Ya vienen los segadores
de segar de tierra baja,
con los bolsillos vacíos
y la tripa llena paja.
De niño, me gustaba sentarme en la pared del corral de mi casa y verles avanzar devorando el trigal. Llegaban una mañana cualquiera, temprano, con la blanda, y empezaban por la parte baja del cercado. La cuadrilla -manigero al frente- la formaban cuatro o cinco hombres todos ataviados con su peculiar equipo de trabajo: dediles y manijas en las manos, manguitos en los brazos, mandil en el pecho y zahones en las piernas, todo de cuero. Y la hoz, claro. Y sombrero. Pasaban calor. Sudaban. Bebían mucha agua. Ellas, sabedoras del calor del infierno, se lamentaban:
Estoy sentada a la sombra
y no paro de sudar;
como estarán mis amores,
que se fueron a segar.
Salvo cuando se sentaban a tomar algo a media mañana, apenas conversaban. El trabajo les podía. No cantaban. La siega no era labor que permitiera respiro: la posición, el trabajo a desarrollar y el calor no daban tregua.
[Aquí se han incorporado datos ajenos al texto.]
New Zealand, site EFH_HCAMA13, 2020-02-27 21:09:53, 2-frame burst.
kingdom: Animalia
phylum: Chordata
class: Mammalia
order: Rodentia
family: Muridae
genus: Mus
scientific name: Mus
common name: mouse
Iban apilando las mies por cargas. Una carga estaba formada por nueve haces; un haz por seis gavillas; una gavilla por seis u ocho manojos, según fuera de trigo o cebada; y un manojo o llave, era la cantidad que el segador abarcaba en su mano. Al atardecer el cercado quedaba segado y las cargas alineadas, con orden. Días después, en cangallas que portaban bestias, las llevaban a la era.
Ya no se siega con hoz. Por estas tierras nuestras, casi ni se siembra. El campo se dedica a pasto para alimentar el ganado. Otros tiempos.
A mi recuerdo se asoman Los segaores de Jarcha. ¡Qué hermosura!.